"La Cour a décidé d'allouer le montant de 220 000 euros" aux parents de cet enfant né en décembre 2001 "au titre de dommage matériel et moral", a indiqué dans un communiqué la juridiction de la Cour européenne des droits de l'homme qui siège à Strasbourg. Le 3 février 2022, la CEDH avait condamné la France pour avoir refusé d'indemniser le handicap de cet enfant en appliquant rétroactivement la loi dite "anti-arrêt Perruche". La Cour avait alors accordé aux requérants près de 25 000 euros pour frais et dépens mais n'avait pas tranché la question des dommages matériel et moral.

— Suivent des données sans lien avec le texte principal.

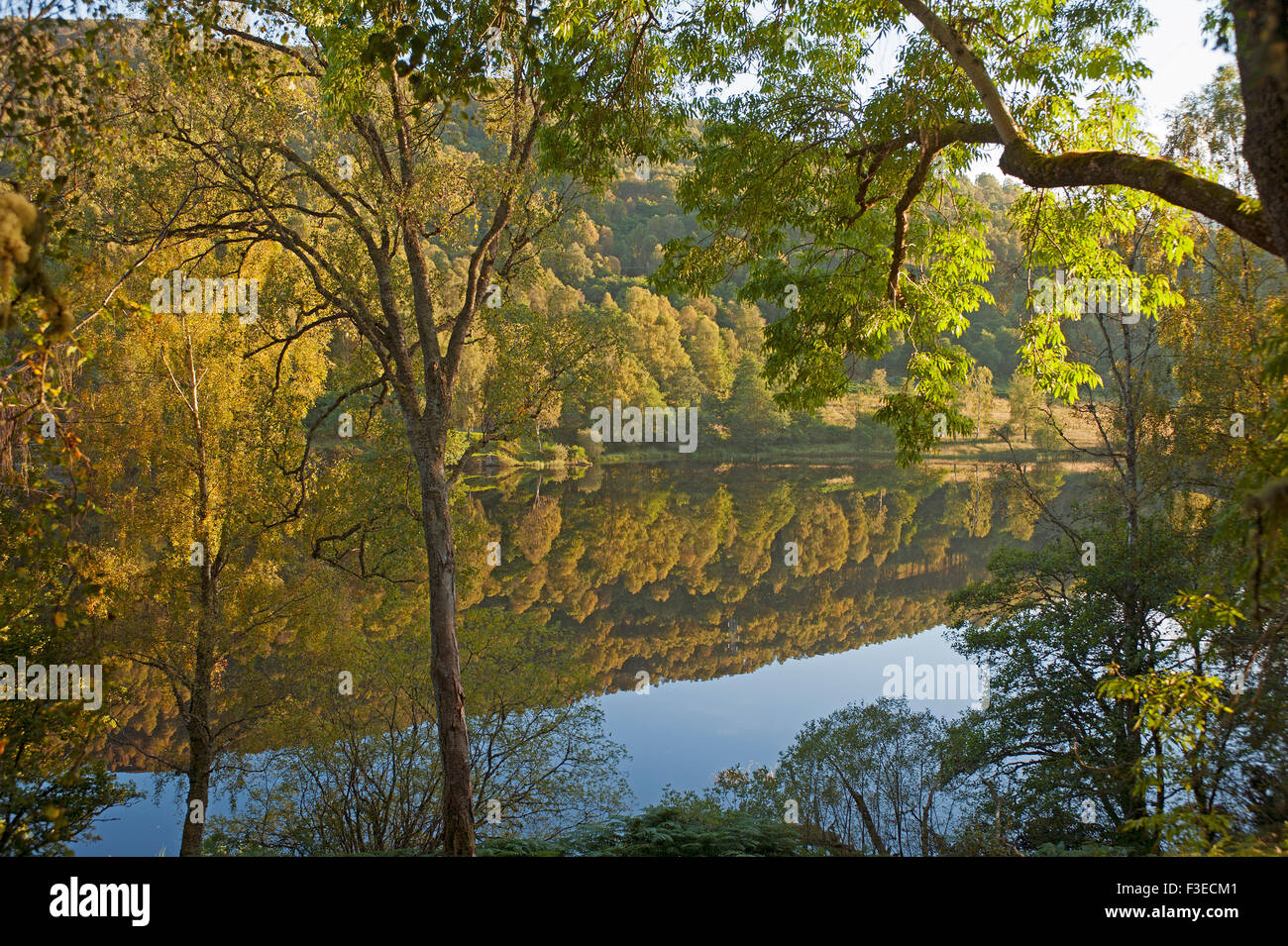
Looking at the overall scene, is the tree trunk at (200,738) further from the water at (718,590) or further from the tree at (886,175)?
the tree at (886,175)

Interprétation erronée de l'échographie
L'enfant des requérants est atteint d'un ensemble de malformations désignées sous le terme de "syndrome de VACTERL". Un diagnostic réalisé quelques mois avant la naissance n'avait pourtant révélé aucune anomalie, avait expliqué la Cour dans arrêt rendu en 2022. S'appuyant notamment sur une expertise qui pointait une interprétation erronée des échographies, les parents avaient engagé une procédure devant les tribunaux afin que "les charges particulières résultant du handicap de leur enfant" soient indemnisées. Mais, au terme d'un parcours juridique de plusieurs années, ils avaient été déboutés par la justice administrative qui avait invoqué notamment des dispositions de la loi Kouchner, dite "anti-arrêt Perruche".

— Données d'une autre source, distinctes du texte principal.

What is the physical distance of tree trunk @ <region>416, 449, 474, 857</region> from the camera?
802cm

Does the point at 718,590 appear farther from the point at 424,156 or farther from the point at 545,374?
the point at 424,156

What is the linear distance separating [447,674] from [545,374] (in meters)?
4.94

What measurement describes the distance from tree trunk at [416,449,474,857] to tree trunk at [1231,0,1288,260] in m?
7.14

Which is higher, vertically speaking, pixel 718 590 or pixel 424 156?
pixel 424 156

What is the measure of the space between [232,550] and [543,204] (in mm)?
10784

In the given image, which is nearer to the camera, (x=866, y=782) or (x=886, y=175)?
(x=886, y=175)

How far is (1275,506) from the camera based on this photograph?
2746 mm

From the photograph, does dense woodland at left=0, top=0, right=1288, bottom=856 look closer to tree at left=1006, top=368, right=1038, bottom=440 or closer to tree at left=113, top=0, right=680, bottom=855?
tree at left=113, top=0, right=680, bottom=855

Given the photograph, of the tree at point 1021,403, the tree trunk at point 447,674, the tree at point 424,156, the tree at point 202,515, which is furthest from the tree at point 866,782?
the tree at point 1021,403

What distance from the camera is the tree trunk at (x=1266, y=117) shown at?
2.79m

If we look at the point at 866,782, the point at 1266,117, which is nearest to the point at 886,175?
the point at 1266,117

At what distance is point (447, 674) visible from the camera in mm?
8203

Perruche : une rubéole non détectée
Ce texte avait été voté en mars 2002, quelques mois après la naissance de l'enfant des requérants, afin de mettre fin à la jurisprudence "Perruche", du nom de Nicolas Perruche, né gravement handicapé en raison d'une rubéole contractée par sa mère mais non détectée durant la grossesse. Nicolas Perruche avait obtenu en 2000 de la Cour de cassation le droit à être indemnisé, décision qui avait soulevé une vaste polémique et conduit deux ans plus tard au vote de la loi Kouchner. La CEDH avait estimé que dans le cas de cette famille guadeloupéenne, la France n'aurait pas dû appliquer cette loi de manière rétroactive car cela contrevient à la Convention européenne des droits de l'Homme. Elle avait estimé que ce litige "s'inscrit dans la suite des affaires Maurice et Draon", deux dossiers français dans lesquels le bras judiciaire du Conseil de l'Europe avait déjà condamné Paris en 2005 pour avoir appliqué rétroactivement la loi Kouchner.